### Instructions for the task
In the material below, find the line that contains "Light and Easy to Crack" and the line that contains "Hard to Clean and Easy to Rust", then write out exactly those two lines and everything between them.

★ ★ ★ ★ ★ ★ ★

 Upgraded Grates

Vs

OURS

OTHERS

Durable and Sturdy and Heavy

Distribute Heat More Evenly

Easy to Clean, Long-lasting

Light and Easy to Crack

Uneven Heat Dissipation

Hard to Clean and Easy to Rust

★ ★ ★ ★ ★ ★ ★

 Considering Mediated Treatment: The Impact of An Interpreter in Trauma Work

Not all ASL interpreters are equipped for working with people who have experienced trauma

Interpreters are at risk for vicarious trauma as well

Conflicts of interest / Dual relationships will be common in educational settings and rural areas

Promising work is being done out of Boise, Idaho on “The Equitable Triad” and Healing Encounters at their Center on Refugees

★ ★ ★ ★ ★ ★ ★

### Answer to the problem
Light and Easy to Crack

Uneven Heat Dissipation

Hard to Clean and Easy to Rust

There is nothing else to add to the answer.